Opening Saturday April 6, 2-4pm.
Introductions at 2:30 by Clare McCain, Trudy Gallagher and Tracy Austin. Everyone is invited to drop by, admission is free and there is an elevator.
This exhibition brings together the art work of alumni and faculty from the fashion department of the New Brunswick College of Craft & Design and an exquisite private collection of costume jewellery by the mid-century Montreal designer, Gustave Sherman.



The Designers

Laura Macfarlane
Nightfall, 2023
Taffeta, cotton fabric for the vest, taffeta ribbon, chain, and buttons

Echo (Jing) Chen
Lonely Planet, 2023 Echo (Jing) Chen
Horsehair canvas, bemberg lining

Nicole Daigle
The Meadows Road, 2023
Silk brocade, cotton, velvet, kasha lining

Sherry Kinnear
Asymptomatic, 2023
Synthetic fabrics, leather, metal, paint, beads, sequins, thread, wire, human hair











Gustave Sherman
Gustave Sherman, Jewels of Elegance
“Costume” or “Fashion” Jewellery was popularised in the 18th century with the development of a hard lead glass called paste and marcasite, small cut pieces of faceted steel or pyrite set in silver, which became affordable alternatives to precious stones. By the mid 20th century, French designer Coco Chanel declared “that really elegant women were those who could mix together different jewellery, real and fake, suitable for each occasion … with the aim to complete an outfit.” This lent greater legitimacy to non-precious jewellery, with designers conceiving new styles, using new materials and discovering new possibilities with colour. Restrictions during WWII to certain metals changed the production of jewellery as much as it did fashion.
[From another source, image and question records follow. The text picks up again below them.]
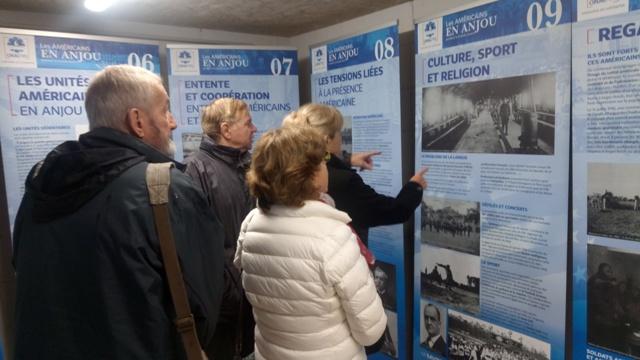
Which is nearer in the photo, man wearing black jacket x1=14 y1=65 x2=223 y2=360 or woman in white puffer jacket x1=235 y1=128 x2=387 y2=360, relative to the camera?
man wearing black jacket x1=14 y1=65 x2=223 y2=360

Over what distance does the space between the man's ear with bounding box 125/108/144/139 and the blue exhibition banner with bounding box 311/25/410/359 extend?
167 centimetres

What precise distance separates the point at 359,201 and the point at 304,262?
61cm

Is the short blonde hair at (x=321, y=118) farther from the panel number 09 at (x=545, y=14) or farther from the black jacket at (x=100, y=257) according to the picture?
the panel number 09 at (x=545, y=14)

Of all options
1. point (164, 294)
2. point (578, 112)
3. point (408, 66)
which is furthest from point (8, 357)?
point (578, 112)

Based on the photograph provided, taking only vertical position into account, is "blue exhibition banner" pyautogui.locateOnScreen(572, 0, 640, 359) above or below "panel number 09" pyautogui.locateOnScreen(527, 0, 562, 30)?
below

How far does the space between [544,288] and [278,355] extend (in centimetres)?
119

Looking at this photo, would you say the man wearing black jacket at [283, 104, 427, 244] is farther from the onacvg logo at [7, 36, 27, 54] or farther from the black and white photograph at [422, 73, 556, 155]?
the onacvg logo at [7, 36, 27, 54]

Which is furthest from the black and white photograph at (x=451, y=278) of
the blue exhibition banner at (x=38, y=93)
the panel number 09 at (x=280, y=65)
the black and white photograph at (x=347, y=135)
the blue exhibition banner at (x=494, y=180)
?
the blue exhibition banner at (x=38, y=93)

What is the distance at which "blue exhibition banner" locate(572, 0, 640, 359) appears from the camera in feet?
5.30

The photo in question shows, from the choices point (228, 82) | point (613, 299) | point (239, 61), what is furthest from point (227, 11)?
point (613, 299)

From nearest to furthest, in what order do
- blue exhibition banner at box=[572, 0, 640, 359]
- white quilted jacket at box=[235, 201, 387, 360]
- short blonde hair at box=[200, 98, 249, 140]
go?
white quilted jacket at box=[235, 201, 387, 360] → blue exhibition banner at box=[572, 0, 640, 359] → short blonde hair at box=[200, 98, 249, 140]

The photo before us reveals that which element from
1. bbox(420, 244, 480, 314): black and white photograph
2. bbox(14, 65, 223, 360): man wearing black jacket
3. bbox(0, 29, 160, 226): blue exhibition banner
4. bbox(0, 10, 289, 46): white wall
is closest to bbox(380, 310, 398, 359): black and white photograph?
bbox(420, 244, 480, 314): black and white photograph

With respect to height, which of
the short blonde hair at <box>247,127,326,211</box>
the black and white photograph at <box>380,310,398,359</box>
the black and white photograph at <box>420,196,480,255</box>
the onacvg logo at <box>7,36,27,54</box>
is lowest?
the black and white photograph at <box>380,310,398,359</box>

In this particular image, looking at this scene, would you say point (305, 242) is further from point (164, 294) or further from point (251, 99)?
point (251, 99)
Changing lifestyles for women, who were increasingly part of the workforce, the influence of Hollywood glamour and the weakening of European influences in general during the war years, led to the production of the first completely American look of dressy costume jewellery.
Between 1947 and 1982, Canada’s most renowned costume jeweller, Gustave Sherman, pioneered the manufacturing of high quality, Canadian made costume jewellery that rivalled the best being made at that time. Using the finest Swarovski crystals and later their beads and plating he became known for his sophisticated three dimensional designs, unexpected colour combinations, shape and style of crystal, and quality settings.
Sherman Jewellery has always been synonymous with quality. Sherman designed styles which were intricate and complex, full of contrasting lines, shapes and colour. His pieces required large numbers of crystals all of which were prong set by hand and the settings double plated. Another characteristic of Sherman design is the three-dimensionality achieved through his use of layers and domed structures. He offered a range of prices by creating different sized pieces and it isn’t uncommon to have one item from a set signed and the others left unsigned. The cuff bracelet was a unique Sherman design, there are three in Clare McCain’s collection, and they have always been the most desirable pieces.
One of the reasons he was so well known across Canada was because he sold his work through all the large department and luxury jewellery stores like Birks, Eatons and Peoples but also in jewellery stores in smaller centres across the country.
Gustave Sherman was a son of first-generation parents who fled Lithuania to escape persecution. Although he had no formal creative training, in 1947 he worked as a jewellery salesman, eventually opening Sherman Costume Jewellery in Outremont, Montreal. By the 1950s the company was thriving and Sherman was Canada’s most recognized costume jeweller.